- _Do this_
Count the lines in the entries below that contain the string "measured", matching case exactly, and give only that number.

- _Task inputs_

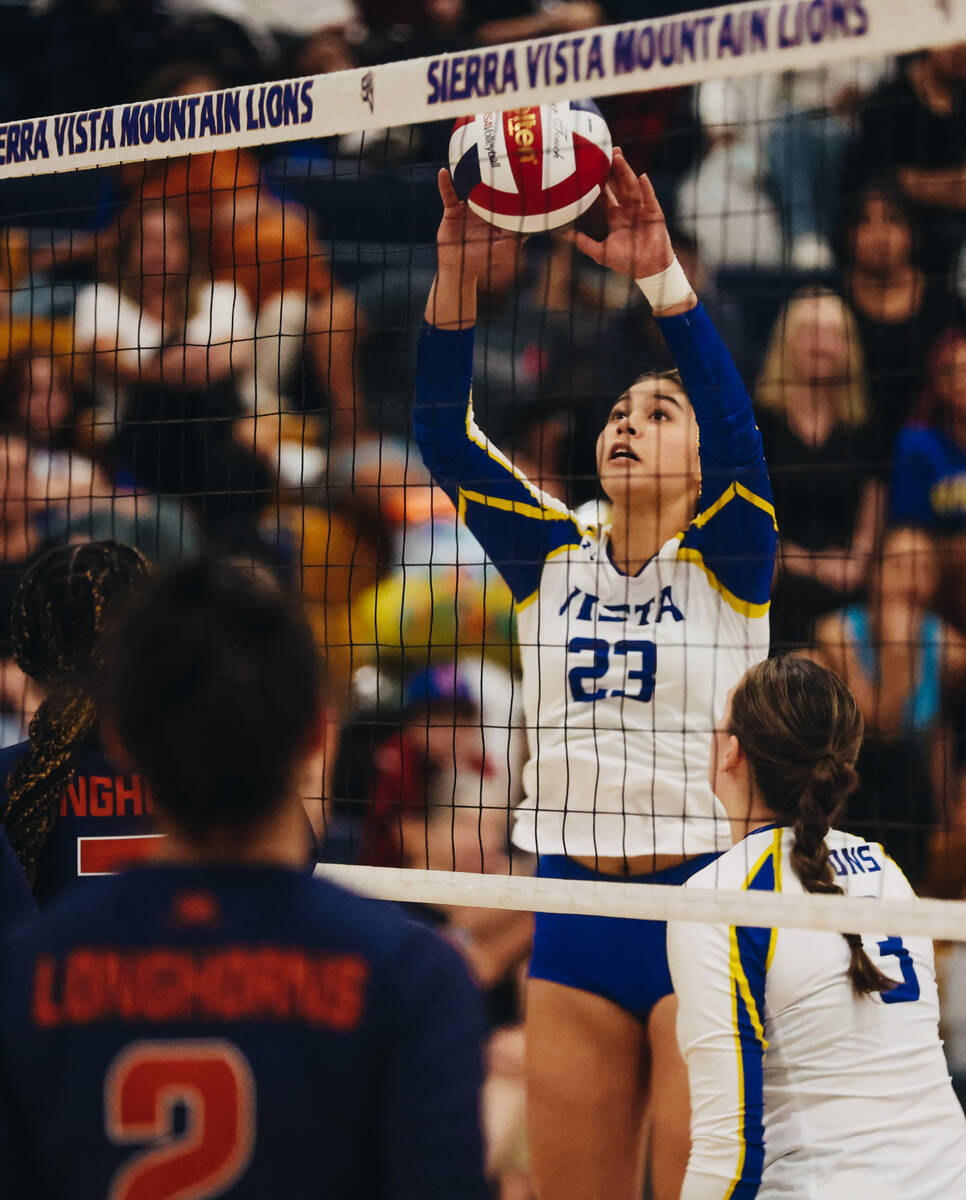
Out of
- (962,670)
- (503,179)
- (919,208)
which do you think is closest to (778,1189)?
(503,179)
==
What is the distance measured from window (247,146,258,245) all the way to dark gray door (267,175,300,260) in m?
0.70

- _Result for this exercise_
1